START Records shown

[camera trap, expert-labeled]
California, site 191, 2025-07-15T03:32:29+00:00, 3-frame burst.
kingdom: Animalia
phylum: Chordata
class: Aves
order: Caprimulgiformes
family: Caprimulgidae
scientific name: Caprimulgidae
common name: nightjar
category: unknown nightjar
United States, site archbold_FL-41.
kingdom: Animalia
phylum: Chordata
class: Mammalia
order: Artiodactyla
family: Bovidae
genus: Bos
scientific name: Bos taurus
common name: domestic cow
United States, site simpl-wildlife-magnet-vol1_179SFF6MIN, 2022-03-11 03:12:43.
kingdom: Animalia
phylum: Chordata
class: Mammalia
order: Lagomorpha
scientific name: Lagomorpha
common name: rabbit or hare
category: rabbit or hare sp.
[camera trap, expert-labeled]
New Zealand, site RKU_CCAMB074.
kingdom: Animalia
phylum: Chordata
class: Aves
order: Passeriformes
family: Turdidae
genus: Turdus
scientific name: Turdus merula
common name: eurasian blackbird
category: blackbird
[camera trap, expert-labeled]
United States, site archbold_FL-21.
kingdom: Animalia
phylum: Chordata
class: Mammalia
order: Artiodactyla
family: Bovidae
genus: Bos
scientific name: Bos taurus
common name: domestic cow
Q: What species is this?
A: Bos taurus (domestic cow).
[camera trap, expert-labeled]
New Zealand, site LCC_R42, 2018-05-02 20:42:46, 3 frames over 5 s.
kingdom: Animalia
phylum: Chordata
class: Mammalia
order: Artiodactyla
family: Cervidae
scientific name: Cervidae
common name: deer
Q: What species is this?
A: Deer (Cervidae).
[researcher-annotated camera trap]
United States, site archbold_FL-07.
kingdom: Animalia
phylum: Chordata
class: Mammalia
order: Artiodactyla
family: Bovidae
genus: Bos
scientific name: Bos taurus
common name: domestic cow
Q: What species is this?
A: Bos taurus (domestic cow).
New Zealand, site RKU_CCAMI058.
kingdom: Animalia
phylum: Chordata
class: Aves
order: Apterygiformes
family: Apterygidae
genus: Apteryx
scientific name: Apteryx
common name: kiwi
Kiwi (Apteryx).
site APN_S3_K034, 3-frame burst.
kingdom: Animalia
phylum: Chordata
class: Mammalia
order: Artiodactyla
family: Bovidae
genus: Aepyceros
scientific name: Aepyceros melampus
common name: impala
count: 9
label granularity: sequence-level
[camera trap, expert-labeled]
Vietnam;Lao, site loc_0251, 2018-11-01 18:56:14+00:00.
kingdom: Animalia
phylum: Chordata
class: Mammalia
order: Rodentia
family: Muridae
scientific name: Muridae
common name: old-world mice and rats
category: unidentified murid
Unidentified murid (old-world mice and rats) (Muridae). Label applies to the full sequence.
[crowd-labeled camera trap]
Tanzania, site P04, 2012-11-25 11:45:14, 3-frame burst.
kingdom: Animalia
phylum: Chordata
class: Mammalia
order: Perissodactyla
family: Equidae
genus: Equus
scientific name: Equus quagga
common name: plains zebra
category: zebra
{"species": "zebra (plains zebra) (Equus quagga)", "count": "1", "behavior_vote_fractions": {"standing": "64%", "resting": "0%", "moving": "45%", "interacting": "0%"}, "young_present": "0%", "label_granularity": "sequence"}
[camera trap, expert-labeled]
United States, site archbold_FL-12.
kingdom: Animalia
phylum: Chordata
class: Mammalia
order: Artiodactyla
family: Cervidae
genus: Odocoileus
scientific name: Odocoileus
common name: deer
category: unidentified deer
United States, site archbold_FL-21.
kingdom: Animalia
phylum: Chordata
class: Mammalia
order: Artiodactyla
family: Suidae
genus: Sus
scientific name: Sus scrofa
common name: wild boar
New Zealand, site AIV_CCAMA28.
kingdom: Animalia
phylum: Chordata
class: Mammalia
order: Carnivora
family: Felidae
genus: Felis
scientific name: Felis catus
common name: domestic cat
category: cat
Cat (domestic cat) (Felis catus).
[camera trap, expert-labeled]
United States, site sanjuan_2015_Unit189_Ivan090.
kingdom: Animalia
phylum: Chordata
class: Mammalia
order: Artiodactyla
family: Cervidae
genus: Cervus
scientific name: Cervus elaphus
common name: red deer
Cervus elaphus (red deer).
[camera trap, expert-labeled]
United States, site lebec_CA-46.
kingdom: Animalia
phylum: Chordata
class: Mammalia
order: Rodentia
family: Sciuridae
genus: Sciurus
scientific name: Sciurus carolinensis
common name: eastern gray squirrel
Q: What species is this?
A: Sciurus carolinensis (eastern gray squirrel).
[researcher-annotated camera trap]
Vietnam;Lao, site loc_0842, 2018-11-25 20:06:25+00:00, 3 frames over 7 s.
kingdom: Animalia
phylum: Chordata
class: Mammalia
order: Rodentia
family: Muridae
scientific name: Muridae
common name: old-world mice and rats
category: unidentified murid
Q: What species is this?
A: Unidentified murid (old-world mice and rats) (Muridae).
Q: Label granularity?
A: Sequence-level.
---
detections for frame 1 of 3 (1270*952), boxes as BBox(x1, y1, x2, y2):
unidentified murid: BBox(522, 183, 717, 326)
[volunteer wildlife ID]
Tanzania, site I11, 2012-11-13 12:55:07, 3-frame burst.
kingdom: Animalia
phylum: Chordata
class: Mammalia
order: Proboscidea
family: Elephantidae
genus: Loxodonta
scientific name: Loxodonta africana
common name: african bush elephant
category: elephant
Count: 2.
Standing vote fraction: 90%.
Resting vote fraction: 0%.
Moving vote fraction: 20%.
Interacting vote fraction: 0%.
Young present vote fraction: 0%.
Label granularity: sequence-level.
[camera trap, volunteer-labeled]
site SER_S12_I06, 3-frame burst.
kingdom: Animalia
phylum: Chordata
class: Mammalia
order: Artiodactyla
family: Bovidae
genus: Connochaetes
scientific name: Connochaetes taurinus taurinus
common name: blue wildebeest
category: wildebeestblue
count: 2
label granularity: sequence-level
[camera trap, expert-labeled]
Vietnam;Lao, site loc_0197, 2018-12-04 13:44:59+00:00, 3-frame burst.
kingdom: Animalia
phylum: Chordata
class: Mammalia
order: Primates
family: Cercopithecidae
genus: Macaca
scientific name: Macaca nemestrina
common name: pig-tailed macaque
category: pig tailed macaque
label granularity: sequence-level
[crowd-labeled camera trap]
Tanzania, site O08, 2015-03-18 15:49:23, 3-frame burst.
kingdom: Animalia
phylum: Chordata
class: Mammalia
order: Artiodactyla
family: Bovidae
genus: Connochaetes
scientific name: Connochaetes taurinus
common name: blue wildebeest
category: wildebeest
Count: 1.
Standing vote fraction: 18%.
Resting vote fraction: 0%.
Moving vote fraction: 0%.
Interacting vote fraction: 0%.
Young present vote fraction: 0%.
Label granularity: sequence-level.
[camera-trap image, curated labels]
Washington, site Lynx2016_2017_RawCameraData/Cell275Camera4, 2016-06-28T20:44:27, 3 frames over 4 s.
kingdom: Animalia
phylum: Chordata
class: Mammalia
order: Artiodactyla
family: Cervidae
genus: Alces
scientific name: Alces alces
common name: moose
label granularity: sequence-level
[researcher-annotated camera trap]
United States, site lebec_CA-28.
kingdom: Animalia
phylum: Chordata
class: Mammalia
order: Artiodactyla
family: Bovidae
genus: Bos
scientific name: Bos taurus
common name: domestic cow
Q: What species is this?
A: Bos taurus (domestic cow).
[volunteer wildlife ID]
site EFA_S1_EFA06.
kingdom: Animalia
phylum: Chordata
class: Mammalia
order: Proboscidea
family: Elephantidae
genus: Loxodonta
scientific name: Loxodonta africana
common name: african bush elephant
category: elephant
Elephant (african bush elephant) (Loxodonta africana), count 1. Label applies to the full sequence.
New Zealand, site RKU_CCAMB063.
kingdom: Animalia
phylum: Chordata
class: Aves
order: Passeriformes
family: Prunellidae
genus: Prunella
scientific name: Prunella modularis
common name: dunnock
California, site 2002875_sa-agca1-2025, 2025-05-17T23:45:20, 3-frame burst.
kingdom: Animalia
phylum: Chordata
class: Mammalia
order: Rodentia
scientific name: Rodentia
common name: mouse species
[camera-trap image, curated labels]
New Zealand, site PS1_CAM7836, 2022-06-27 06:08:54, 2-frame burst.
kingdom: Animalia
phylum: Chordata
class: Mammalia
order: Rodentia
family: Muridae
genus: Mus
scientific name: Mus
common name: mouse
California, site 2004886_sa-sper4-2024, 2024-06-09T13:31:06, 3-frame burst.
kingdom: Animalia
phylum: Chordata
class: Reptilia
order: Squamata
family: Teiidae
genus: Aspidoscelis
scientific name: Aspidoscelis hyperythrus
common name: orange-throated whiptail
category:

END Records shown

## Directions for this task
Please restate, word for word, the lines of the entries that run from the first line through the one holding "scientific name: Turdus merula", and add nothing.

## Final answer
[camera trap, expert-labeled]
California, site 191, 2025-07-15T03:32:29+00:00, 3-frame burst.
kingdom: Animalia
phylum: Chordata
class: Aves
order: Caprimulgiformes
family: Caprimulgidae
scientific name: Caprimulgidae
common name: nightjar
category: unknown nightjar
United States, site archbold_FL-41.
kingdom: Animalia
phylum: Chordata
class: Mammalia
order: Artiodactyla
family: Bovidae
genus: Bos
scientific name: Bos taurus
common name: domestic cow
United States, site simpl-wildlife-magnet-vol1_179SFF6MIN, 2022-03-11 03:12:43.
kingdom: Animalia
phylum: Chordata
class: Mammalia
order: Lagomorpha
scientific name: Lagomorpha
common name: rabbit or hare
category: rabbit or hare sp.
[camera trap, expert-labeled]
New Zealand, site RKU_CCAMB074.
kingdom: Animalia
phylum: Chordata
class: Aves
order: Passeriformes
family: Turdidae
genus: Turdus
scientific name: Turdus merula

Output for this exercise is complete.